> **Records for processing**:
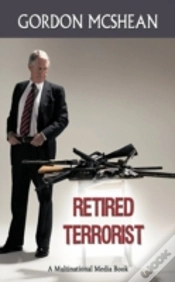 Capa do artigo Retired Terrorist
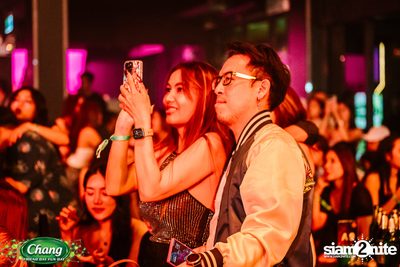 Chang Friend Day Fun Day presents Potato Live Concert at The Trap Kaset — photo 218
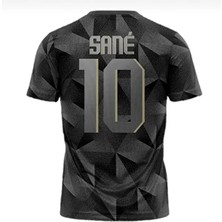 Legent Lady 5-Yıldızlı Galatâsarây Store./leroy Sane Resimli / 2026 Yeni Sezon Yetişkin Forması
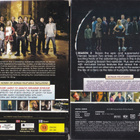 Heroes - kaudet 1-4/4 (22xDVD K13) - pikkukuva 4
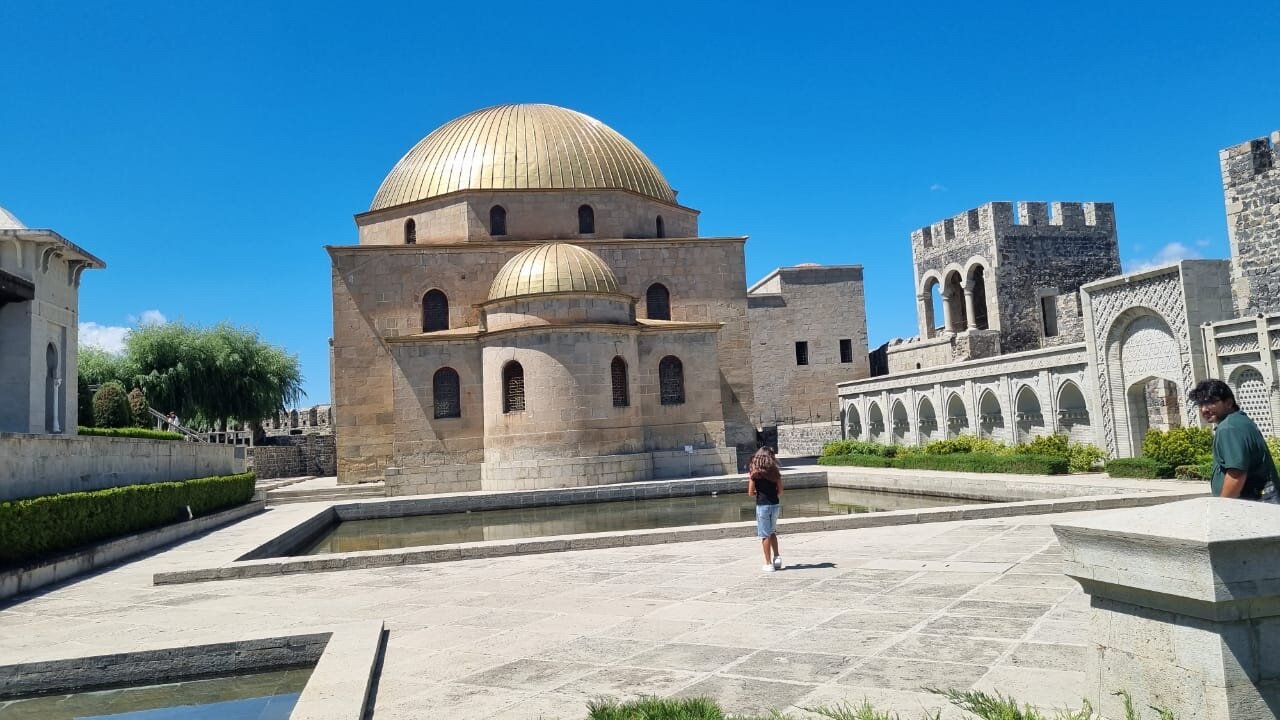 Фото Hotel Gino Wellness Rabath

> **Problem statement**: The output should consist of every entry above, printed exactly, with the images removed.

> **Response box**:
 Capa do artigo Retired Terrorist
 Chang Friend Day Fun Day presents Potato Live Concert at The Trap Kaset — photo 218
 Legent Lady 5-Yıldızlı Galatâsarây Store./leroy Sane Resimli / 2026 Yeni Sezon Yetişkin Forması
 Heroes - kaudet 1-4/4 (22xDVD K13) - pikkukuva 4
 Фото Hotel Gino Wellness Rabath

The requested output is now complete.